Just before the start of the ongoing coronavirus pandemic, Hillsong Connecticut signed a fresh contract with the theater in February 2020 agreeing to pay just under $6,000 a week for use during Sunday services, court docs say. On May 11, in lieu of the pandemic, Hillsong requested to invoke the agreement’s 120-day termination clause and cancel the contract, according to the suit. The theater agreed, but Hillsong never paid the $100,899.25 balance the clause required, the complaint alleged.

To add insult to injury, the theater claims that Hillsong “removed electronic equipment belonging to the” theater on Dec. 18 and has refused to return the property.

“Hillsong just ghosted the theater,” a source with knowledge of the situation claimed to The Post. “When the theater sent them a bill, they responded saying they were a small not-for-profit and couldn’t pay it, and that they didn’t owe it anyways because of the pandemic,” the source claimed.

Connecticut has no such pandemic-related moratorium on commercial rent payment. 

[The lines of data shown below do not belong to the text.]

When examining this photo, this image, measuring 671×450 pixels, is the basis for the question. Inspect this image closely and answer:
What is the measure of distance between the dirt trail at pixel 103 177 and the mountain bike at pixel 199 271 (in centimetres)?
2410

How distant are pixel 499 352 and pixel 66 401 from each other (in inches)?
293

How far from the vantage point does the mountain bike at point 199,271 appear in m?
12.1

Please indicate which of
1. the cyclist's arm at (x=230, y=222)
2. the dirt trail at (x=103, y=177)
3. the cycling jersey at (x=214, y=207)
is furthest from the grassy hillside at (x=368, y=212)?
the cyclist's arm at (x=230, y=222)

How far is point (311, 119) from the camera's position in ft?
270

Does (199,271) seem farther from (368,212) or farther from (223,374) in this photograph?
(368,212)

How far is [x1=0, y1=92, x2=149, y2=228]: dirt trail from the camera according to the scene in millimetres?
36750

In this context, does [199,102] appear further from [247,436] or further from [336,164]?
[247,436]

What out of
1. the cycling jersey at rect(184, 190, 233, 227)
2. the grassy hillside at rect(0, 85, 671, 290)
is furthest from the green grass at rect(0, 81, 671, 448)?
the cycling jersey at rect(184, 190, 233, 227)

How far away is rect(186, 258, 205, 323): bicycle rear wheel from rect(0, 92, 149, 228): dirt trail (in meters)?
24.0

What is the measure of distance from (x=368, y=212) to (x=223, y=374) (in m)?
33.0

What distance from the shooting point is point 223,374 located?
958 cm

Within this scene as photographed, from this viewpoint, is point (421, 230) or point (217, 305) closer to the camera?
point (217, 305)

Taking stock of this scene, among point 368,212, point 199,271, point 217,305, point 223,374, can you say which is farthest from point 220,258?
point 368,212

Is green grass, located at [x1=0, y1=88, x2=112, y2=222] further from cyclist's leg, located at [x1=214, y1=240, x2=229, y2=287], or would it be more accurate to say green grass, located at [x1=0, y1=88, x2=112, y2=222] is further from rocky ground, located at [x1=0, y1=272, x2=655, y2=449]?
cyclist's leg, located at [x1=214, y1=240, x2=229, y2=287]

The insider also alleged that Hillsong expressed no interest in resolving the problem amicably, amplifying claims from the lawsuit. “It wasn’t even a little bit of, ‘Let’s try to work it out. It was just, ‘Go f–k yourself and, oh, go f–k yourself,’” the source, who requested to remain anonymous for fear of retribution, said. “Hillsong, as a tenant, was always about the last nickel, which is fine, contracts are contracts, but when the shoe was on the other foot, suddenly they were a small church. It was quite sad, really.” 

Dale Smith in front of the venue Hillsong Connecticut rented for Sunday services. Smith’s company worked security for the church.Dale Smith

Dale Smith, whose company ran Hillsong Connecticut’s venue security, also said he found the church to be more of a corporation than a religious institution. 

“It just seemed like a business, real robotic,” he alleged about what he’d seen in his two years working the door at Sunday services. “Even the ones on the payroll seemed to be fighting, positioning in order to climb that ladder which, in my opinion, is not what a church is supposed to be.”

Hillsong Connecticut previously made headlines this month after its lead pastors, Desiree Noel Robertson, 39, and Blaze C. Robertson, 41, were found to be seeking employment at another local church after quietly departing Hillsong CT, which they helped found in 2016. Before moving to Connecticut, Blaze was a creative pastor at Hillsong’s New York City arm, which is currently undergoing an internal investigation following star pastor Carl Lentz’s adulterous firing.

A separate suit Down Under

In Australia, the megachurch is also involved in a separate, $20 million lawsuit: The angry owners of nearly 300 Sydney apartments allege Hillsong and the construction firm it hired to build their housing complex in Rosebery, Australia, made their homes structurally unsound, according to the complaint.

“We’re worried we will find it difficult to sell our apartments,” one owner, who requested anonymity, told the Daily Telegraph. Homeowners bought their units for between $440,000 and $945,000. 

The New South Wales Supreme Court suit specifically blames Sydney Christian Life Centre, a developer and part of Hillsong’s property arm. The Sydney Christian Life Centre was also the name of one of the two churches which merged in 1999 to become Hillsong. 

The suit alleges that SCLC “breached their duties of care in causing or permitting the defective work,” and a lawyer claimed to the Telegraph that residents were prevented from inspecting “the common property” before buying their units. In 2019, structural engineers allegedly found that the units’ windows and balconies were not up to code. 

Hillsong has responded to the suit by filing a counterclaim against the construction firm, Icon Construction Australia who, SCLC lawyers claimed, are the real “wrongdoers.” 

Hillsong did not return The Post’s repeated requests for comment regarding either lawsuit.